▶ **TASK REQUIREMENTS**: Make an exact copy of the listing below. Pictures stay out of it.

▶ **SUPPLIED DATA**:
= = = =

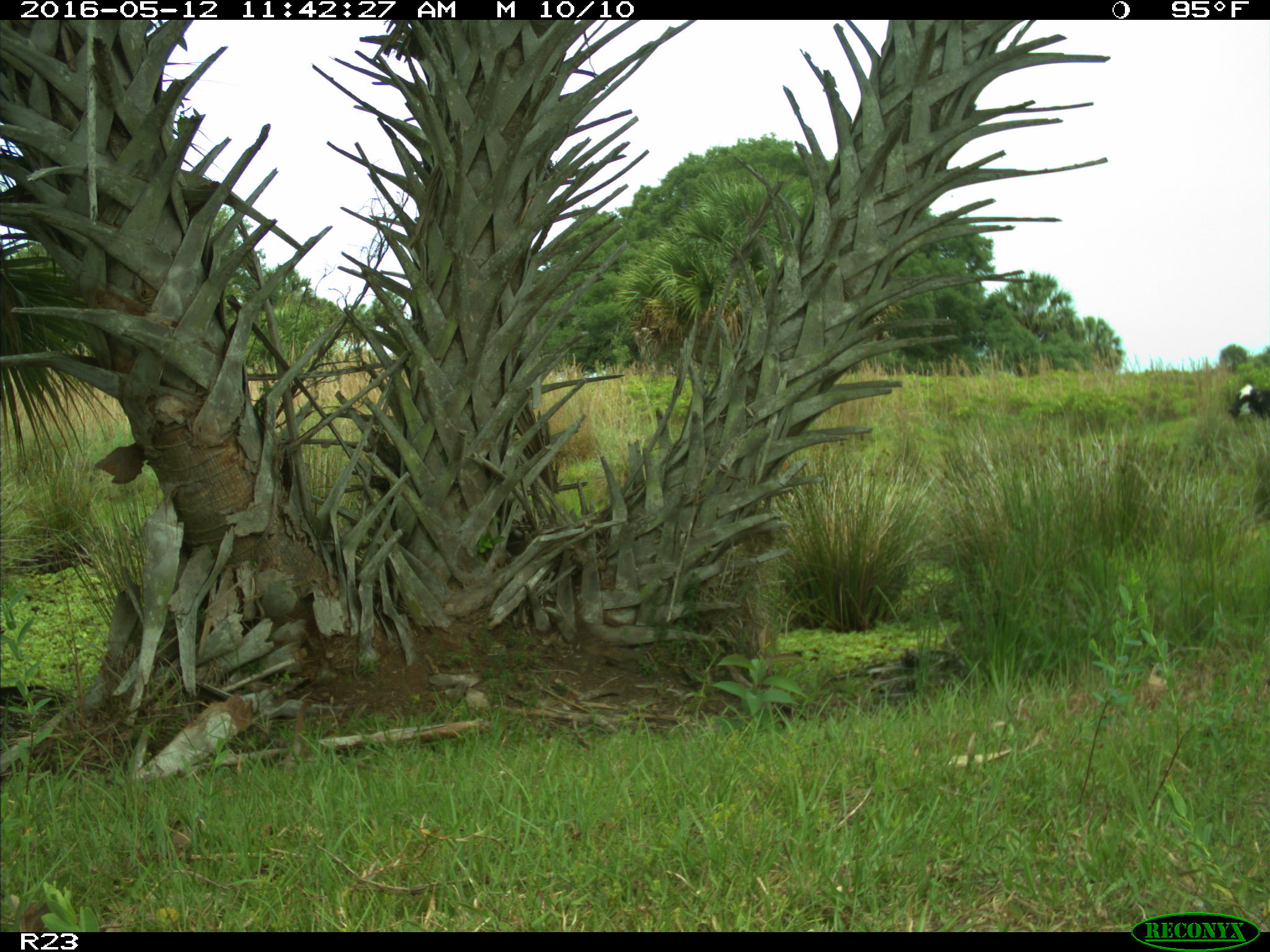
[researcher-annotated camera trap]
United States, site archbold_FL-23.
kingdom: Animalia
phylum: Chordata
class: Mammalia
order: Artiodactyla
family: Bovidae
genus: Bos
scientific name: Bos taurus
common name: domestic cow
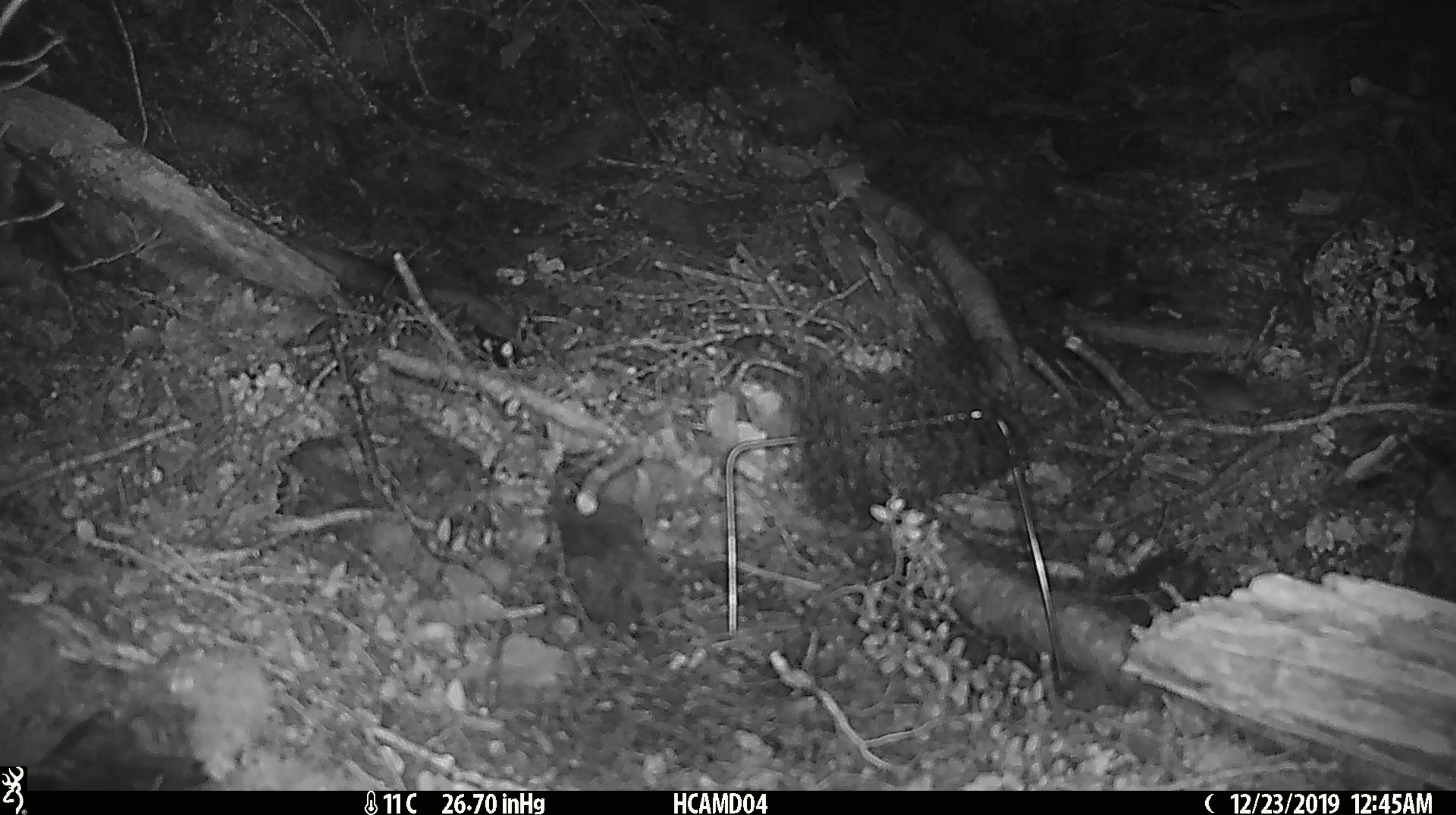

= = = =

▶ **RESPONSE**:
[researcher-annotated camera trap]
United States, site archbold_FL-23.
kingdom: Animalia
phylum: Chordata
class: Mammalia
order: Artiodactyla
family: Bovidae
genus: Bos
scientific name: Bos taurus
common name: domestic cow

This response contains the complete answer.